Progranulin Oncogenic Network in Solid Tumors

Abstract

Progranulin is a pleiotropic growth factor with important physiological roles in embryogenesis and maintenance of adult tissue homeostasis. While-progranulin deficiency is associated with a broad range of pathological conditions affecting the brain, such as frontotemporal dementia and neuronal ceroid lipofuscinosis, progranulin upregulation characterizes many tumors, including brain tumors, multiple myeloma, leiomyosarcoma, mesothelioma and epithelial cancers such as ovarian, liver, breast, bladder, adrenal, prostate and kidney carcinomas. The increase of progranulin levels in tumors might have diagnostic and prognostic significance. In cancer, progranulin has a pro-tumorigenic role by promoting cancer cell proliferation, migration, invasiveness, anchorage-independent growth and resistance to chemotherapy. In addition, progranulin regulates the tumor microenvironment, affects the function of cancer-associated fibroblasts, and modulates tumor immune surveillance. However, the molecular mechanisms of progranulin oncogenic function are not fully elucidated. In bladder cancer, progranulin action relies on the activation of its functional signaling receptor EphA2. Notably, more recent data suggest that progranulin can also modulate a functional crosstalk between multiple receptor-tyrosine kinases, demonstrating a more complex and context-dependent role of progranulin in cancer. Here, we will review what is currently known about the function of progranulin in tumors, with a focus on its molecular mechanisms of action and regulation.

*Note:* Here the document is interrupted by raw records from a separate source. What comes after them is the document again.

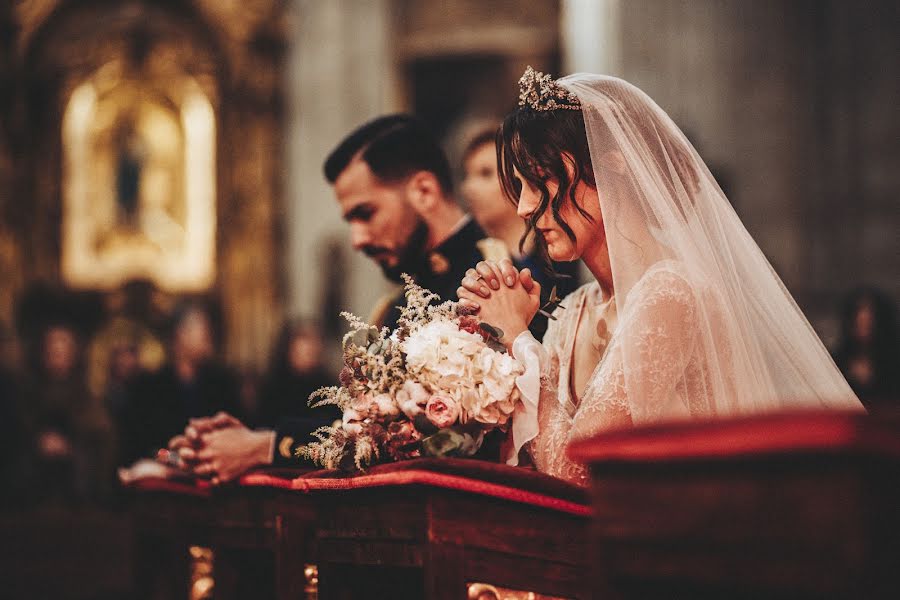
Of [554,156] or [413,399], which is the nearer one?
[413,399]

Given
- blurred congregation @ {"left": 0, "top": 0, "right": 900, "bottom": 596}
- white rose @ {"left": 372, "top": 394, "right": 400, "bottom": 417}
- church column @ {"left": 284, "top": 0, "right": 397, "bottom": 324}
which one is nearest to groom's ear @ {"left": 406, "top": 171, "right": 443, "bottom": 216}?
white rose @ {"left": 372, "top": 394, "right": 400, "bottom": 417}

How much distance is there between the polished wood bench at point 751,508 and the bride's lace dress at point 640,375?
767 mm

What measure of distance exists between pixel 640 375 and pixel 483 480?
455 millimetres

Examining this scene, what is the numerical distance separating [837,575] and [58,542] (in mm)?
5059

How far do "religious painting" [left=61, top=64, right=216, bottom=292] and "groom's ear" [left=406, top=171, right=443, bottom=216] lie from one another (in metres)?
8.26

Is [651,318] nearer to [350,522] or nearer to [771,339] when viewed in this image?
[771,339]

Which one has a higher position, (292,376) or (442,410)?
(442,410)

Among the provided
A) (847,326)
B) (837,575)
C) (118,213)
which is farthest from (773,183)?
(837,575)

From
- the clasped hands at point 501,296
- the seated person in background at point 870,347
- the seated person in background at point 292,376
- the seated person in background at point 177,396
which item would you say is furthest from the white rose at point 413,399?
the seated person in background at point 292,376

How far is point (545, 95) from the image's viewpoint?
268cm

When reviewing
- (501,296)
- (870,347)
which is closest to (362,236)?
(501,296)

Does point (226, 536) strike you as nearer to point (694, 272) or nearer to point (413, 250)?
point (413, 250)

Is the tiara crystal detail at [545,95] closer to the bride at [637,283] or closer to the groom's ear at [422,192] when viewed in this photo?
the bride at [637,283]

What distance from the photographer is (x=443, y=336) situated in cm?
252
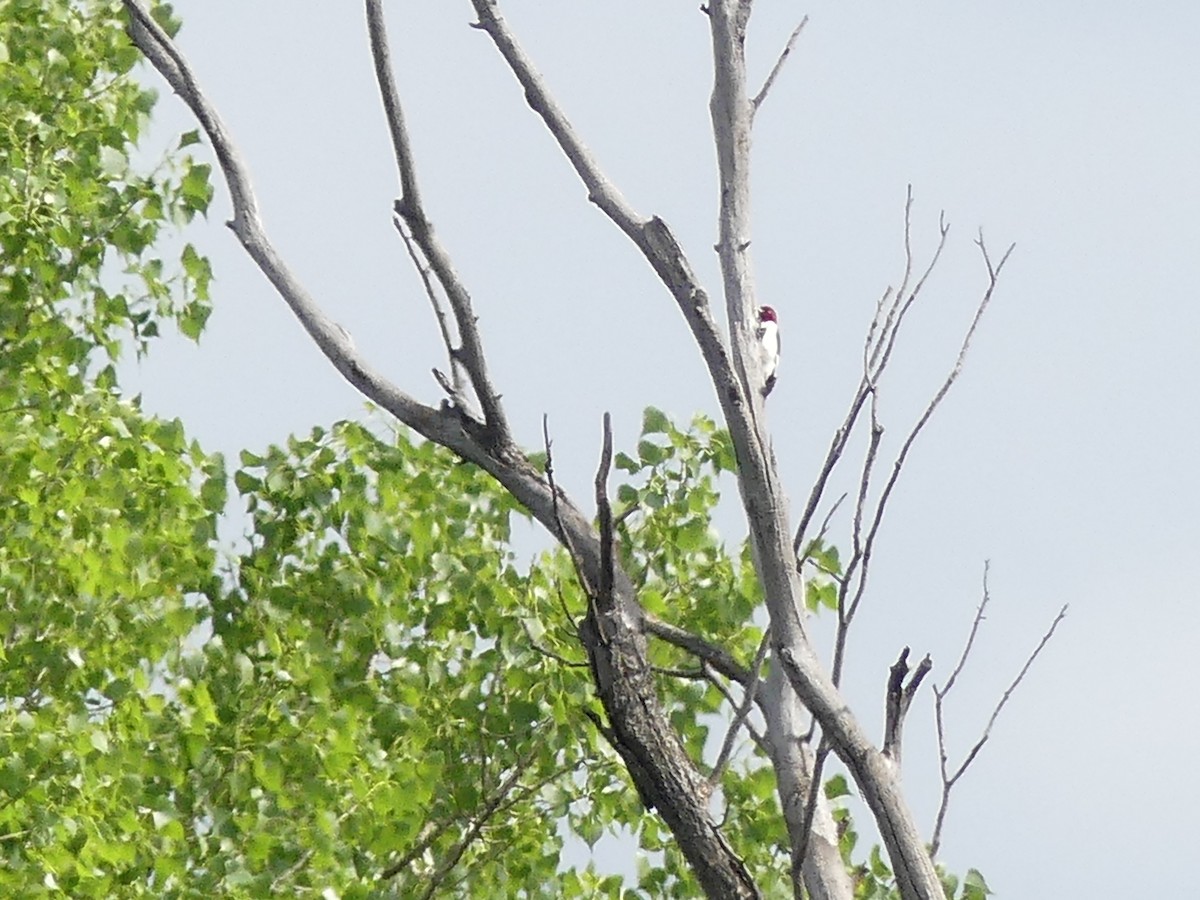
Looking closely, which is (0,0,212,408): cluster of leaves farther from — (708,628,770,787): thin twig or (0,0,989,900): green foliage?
(708,628,770,787): thin twig

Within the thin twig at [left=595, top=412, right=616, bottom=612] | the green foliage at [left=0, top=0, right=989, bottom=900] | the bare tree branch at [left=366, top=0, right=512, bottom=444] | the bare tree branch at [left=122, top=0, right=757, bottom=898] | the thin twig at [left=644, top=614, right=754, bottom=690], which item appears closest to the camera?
the thin twig at [left=595, top=412, right=616, bottom=612]

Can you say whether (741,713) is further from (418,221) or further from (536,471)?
(418,221)

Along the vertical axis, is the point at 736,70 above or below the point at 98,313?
below

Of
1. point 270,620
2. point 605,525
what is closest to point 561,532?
point 605,525

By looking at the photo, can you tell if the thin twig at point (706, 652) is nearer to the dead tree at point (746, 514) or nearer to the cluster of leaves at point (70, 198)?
the dead tree at point (746, 514)

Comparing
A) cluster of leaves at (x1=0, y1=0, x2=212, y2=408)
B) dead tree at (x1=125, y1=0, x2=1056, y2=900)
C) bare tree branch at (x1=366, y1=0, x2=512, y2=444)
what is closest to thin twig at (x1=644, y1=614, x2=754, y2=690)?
dead tree at (x1=125, y1=0, x2=1056, y2=900)

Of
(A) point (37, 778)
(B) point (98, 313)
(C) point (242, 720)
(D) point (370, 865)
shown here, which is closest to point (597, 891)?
(D) point (370, 865)

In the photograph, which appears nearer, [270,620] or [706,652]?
[706,652]

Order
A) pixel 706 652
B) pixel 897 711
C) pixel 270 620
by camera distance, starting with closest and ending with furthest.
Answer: pixel 897 711 → pixel 706 652 → pixel 270 620

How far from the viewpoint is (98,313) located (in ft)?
→ 26.3

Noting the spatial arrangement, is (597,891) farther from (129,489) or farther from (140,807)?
(129,489)

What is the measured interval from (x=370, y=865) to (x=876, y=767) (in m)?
4.15

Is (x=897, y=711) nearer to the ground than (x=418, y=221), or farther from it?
nearer to the ground

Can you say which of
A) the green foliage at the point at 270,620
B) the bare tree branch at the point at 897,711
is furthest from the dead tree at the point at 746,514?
the green foliage at the point at 270,620
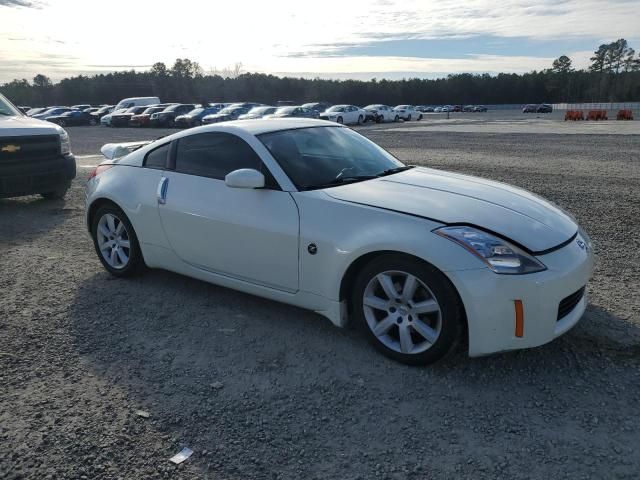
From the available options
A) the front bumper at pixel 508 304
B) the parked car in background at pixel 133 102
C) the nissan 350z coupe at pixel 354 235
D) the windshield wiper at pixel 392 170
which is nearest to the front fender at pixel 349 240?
the nissan 350z coupe at pixel 354 235

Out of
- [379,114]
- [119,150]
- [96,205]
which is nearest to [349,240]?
[96,205]

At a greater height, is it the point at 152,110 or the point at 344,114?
the point at 152,110

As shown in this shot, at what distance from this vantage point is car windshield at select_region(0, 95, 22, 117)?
9.13 meters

Keywords: RTKs; progranulin; solid tumors.

Figure 1

Progranulin structure, processing and trafficking. The growth factor progranulin is a modular protein containing seven and half non-identical, cysteine-rich tandem repeats, known as granulin domains. Progranulin can be processed by several proteases into single granulin modules. Progranulin is released into the extracellular environment by regulated exocytosis. Extracellular progranulin can be internalized in a sortilin- or prosaposin-dependent manner and sorted into lysosomes but can also reach the lysosomes diverting from the secretory pathway. In lysosomes, progranulin is processed by cathepsin L into granulins. Whether progranulin might be endocytosed in a sortilin- and prosaposin-independent manner through the binding to other receptors is still not fully defined. ER: endoplasmic reticulum. TGN: trans-Golgi network.

Figure 2

Progranulin signaling in cancer. Progranulin oncogenic signaling is highly dependent on progranulin-dependent activation of AKT and/or MAPK signaling pathways. In colorectal cancer, progranulin promotes AKT activation in a TNFR2-dependent manner. In prostate cancer, sortilin acts as a negative regulator of progranulin by promoting progranulin internalization and degradation, leading to the inhibition of the AKT pathway. In turn, progranulin mediates sortilin ubiquitination and degradation to sustain its pro-oncogenic activity. In bladder cancer, progranulin binds to and activates EphA2, leading to AKT and MAPK activation. In turn, AKT and MAPK sustain EphA2 phosphorylation at Ser897. In mesothelioma, progranulin-dependent activation of the AKT and MAPK signaling pathways relies on EGFR and RYK. Progranulin directly interacts with TNFRs, sortilin and EphA2. Whether progranulin promotes EGFR and RYK phosphorylation and activation directly by physically interacting with the receptors, or in an indirect manner, or whether progranulin promotes the formation of a complex including EGFR, RYK and EphA2 requires further investigation.

Figure 3

Progranulin modulates FAK activity. In bladder cancer, progranulin-dependent activation of ERK1/2 promotes the formation of a complex containing FAK, paxillin and ERK1/2, thereby promoting cell motility. In addition, in bladder cancer, progranulin interacts with the F-actin-binding protein drebrin, promoting F-actin remodeling. However, the mechanism by which progranulin interacts with drebrin is still unknown and could be dependent on receptor-mediated progranulin internalization. In mesothelioma cells, progranulin modulates the phosphorylation of FAK, affecting the dynamics of focal adhesion assembly/disassembly and F-actin remodeling. RYK action in progranulin-dependent modulation of FAK in mesothelioma is still not well defined.